::: Page extract :::

The mobile phone real-name registration system is a regulation in the People's Republic of China that requires users to register their mobile phones with their real names. It was officially implemented on September 1, 2010, and requires users to provide their personal information to register with their real names. The Chinese government said that this measure was intended to combat the proliferation of harmful information such as telephone fraud and spam text messages.

== History ==
Since 2010, new users must register with their real names when purchasing prepaid or postpaid mobile phone cards, and existing users must complete the registration procedures within two to three years. Many newsstands and roadside shops have received urgent notices, requiring them to temporarily stop selling all types of mobile phone cards until they have received specific registration procedures and relevant training. As of the end of June 2010, the number of mobile phone users in China has exceeded 800 million, of which more than 320 million have not registered with their real names.

Since the Ministry of Industry and Information Technology (MIIT), the competent authority in China, had not yet announced a unified national mobile phone real-name system management method at that time, the implementation effect of the mobile phone real-name system was not ideal. Later, the Standing Committee of the National People's Congress and the MIIT issued the "Decision on Strengthening Network Information Protection", "Regulations on the Protection of Personal Information of Telecommunications and Internet Users" and "Regulations on the Registration of Real Identity Information of Telephone Users", requiring mobile phone users to register with real names, but only for new network users, so there were not many requirements for users who did not register with real names. In addition, there were problems such as lax real-name registration of online channels, prominent violations of resale companies, and slow progress in the registration of old users who did not register with real names during the implementation process, so the real-name rate has always been relatively low.

::: Material shown :::

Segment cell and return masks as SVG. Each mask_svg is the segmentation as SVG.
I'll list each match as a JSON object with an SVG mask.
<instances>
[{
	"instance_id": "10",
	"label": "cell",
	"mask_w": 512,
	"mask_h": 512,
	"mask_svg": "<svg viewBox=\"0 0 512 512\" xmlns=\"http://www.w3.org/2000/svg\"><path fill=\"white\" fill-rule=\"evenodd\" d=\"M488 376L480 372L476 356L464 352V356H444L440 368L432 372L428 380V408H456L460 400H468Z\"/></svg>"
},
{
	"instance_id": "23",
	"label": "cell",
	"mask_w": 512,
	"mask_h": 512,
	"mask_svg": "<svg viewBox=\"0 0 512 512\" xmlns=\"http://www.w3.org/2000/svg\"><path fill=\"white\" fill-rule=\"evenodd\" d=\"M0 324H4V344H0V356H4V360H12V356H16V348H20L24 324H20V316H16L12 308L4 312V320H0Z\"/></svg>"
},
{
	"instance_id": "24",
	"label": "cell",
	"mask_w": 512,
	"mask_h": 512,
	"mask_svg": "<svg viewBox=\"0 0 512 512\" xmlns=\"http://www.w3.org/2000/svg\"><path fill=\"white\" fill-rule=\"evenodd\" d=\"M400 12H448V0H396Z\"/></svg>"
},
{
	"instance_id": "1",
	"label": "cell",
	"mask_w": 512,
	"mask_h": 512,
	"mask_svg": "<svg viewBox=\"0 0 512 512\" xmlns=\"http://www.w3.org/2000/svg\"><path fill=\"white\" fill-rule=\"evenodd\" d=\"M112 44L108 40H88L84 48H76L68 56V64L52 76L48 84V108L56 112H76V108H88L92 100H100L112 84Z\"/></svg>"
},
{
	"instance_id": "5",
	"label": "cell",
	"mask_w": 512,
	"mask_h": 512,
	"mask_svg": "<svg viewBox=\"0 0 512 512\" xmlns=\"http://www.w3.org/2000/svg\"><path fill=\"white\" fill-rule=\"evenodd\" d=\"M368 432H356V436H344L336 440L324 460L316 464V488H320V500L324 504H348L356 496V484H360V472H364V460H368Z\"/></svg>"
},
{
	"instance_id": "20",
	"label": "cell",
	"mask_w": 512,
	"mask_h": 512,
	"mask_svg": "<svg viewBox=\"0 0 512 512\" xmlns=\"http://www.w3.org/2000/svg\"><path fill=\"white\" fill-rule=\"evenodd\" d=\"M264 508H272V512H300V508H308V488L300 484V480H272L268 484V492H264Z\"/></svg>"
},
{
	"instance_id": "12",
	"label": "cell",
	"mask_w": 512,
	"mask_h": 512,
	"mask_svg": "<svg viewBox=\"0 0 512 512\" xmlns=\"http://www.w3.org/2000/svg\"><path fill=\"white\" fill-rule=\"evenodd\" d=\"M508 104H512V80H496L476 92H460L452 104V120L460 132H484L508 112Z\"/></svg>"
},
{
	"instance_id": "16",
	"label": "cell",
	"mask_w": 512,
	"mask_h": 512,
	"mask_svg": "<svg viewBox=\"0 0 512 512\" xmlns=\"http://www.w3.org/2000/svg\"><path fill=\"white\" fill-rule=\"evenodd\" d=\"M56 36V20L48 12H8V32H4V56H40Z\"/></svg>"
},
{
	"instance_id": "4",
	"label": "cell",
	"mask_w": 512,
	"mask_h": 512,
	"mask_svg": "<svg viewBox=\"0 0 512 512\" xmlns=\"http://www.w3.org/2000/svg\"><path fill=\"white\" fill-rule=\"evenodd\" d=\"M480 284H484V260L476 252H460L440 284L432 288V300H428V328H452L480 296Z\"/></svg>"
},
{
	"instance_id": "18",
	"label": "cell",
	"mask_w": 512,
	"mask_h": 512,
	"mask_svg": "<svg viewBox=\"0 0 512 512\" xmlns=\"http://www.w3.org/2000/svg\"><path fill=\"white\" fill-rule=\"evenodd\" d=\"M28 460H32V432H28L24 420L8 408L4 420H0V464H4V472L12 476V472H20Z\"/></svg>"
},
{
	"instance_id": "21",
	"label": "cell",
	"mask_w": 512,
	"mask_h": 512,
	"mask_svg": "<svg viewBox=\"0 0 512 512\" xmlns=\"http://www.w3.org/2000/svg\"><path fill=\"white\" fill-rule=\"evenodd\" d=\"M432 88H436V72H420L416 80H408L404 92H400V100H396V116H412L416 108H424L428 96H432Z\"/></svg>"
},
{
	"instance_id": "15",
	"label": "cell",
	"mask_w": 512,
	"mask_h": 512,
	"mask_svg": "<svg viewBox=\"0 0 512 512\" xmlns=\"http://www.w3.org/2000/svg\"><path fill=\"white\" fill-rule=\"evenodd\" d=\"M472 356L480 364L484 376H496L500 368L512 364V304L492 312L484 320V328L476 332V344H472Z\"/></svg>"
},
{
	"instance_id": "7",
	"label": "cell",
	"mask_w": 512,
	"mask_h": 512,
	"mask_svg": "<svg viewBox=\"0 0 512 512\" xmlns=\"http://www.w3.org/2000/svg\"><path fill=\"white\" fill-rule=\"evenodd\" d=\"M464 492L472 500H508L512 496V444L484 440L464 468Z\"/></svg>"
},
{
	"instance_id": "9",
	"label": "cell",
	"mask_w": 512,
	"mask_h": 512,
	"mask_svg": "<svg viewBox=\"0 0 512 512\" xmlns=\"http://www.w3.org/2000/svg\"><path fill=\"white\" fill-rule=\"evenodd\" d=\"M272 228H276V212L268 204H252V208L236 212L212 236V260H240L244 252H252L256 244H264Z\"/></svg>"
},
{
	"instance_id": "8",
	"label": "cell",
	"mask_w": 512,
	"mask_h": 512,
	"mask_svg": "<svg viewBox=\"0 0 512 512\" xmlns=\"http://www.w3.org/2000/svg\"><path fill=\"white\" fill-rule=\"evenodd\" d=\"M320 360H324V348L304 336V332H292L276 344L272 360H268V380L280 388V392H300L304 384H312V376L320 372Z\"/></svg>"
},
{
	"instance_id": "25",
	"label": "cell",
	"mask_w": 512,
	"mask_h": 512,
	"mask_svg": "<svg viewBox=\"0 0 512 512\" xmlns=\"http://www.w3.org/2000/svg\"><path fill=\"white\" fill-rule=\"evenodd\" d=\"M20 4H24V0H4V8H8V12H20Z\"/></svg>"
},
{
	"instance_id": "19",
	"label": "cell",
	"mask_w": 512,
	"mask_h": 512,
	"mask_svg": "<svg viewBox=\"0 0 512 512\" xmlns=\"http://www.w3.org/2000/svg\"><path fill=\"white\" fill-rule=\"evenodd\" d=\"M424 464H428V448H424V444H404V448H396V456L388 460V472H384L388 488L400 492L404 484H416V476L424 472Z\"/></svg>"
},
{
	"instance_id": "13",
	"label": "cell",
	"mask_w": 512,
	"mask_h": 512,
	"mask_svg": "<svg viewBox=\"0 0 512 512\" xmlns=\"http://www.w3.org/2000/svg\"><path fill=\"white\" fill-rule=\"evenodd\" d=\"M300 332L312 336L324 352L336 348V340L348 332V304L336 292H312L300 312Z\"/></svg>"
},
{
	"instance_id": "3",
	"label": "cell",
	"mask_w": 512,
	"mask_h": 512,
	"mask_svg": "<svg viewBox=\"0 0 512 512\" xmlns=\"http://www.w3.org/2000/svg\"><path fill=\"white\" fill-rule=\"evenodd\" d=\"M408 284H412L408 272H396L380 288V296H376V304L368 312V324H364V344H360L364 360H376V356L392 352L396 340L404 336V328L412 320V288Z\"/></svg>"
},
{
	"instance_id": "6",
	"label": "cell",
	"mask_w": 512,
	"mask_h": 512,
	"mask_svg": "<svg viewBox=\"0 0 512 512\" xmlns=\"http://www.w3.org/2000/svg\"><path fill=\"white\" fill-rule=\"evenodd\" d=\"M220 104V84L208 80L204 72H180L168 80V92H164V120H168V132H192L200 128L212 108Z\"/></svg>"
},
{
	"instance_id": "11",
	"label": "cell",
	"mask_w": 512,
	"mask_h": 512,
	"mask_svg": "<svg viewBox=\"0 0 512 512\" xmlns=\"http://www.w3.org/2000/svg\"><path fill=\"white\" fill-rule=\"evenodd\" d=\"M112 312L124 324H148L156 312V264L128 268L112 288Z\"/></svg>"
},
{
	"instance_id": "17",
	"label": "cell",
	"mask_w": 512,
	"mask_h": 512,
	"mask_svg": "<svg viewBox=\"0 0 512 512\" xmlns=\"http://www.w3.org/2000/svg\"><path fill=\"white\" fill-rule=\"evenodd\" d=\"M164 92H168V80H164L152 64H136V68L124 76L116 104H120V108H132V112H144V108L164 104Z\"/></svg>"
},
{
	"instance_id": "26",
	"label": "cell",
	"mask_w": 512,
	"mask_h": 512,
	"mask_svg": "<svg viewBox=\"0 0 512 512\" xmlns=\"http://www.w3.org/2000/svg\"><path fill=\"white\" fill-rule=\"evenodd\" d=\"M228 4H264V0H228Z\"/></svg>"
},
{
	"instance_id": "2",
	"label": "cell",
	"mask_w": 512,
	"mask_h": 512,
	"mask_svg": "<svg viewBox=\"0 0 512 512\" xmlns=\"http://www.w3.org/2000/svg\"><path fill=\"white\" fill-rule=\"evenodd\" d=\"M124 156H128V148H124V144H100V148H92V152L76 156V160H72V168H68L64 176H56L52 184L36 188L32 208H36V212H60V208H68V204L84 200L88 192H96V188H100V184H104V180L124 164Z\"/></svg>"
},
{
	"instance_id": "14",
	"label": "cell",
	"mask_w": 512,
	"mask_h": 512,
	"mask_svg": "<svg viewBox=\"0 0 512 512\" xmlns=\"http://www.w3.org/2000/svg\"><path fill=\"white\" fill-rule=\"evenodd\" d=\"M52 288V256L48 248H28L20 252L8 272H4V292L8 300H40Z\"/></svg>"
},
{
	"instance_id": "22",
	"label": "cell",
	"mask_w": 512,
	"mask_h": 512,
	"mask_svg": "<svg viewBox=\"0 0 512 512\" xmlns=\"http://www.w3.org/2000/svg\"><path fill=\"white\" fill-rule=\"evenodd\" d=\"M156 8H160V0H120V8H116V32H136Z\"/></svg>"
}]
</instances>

:::

**Given exercise A**
According to the passage on mobile phone real-name registration in China, on what date was the system officially implemented?
**Given exercise B**
Write the next paragraph of the passage on mobile phone real-name registration in China, beginning after its final sentence.
The records are separate material, unrelated to the passage on mobile phone real-name registration.

**Answer A**
September 1, 2010.

**Answer B**
On September 1, 2013, the "Regulations on the Registration of Real Identity Information of Telephone Users" was officially implemented, stipulating that new mobile phone users must register their real identity information. In 2014, the MIIT, the Ministry of Public Security, and the State Administration for Industry and Commerce jointly announced the "Special Action Plan for the Governance of Telephone "Black Cards", requiring that from 2015, mobile phone cards must be purchased with valid identity documents, and jointly carry out a one-year special governance action across the country. According to statistics from the MIIT, as of February 2014, the real-name registration rate for new telephone users in mainland China reached 99.1%, and the real-name registration rate for all telephone users reached 82.4%.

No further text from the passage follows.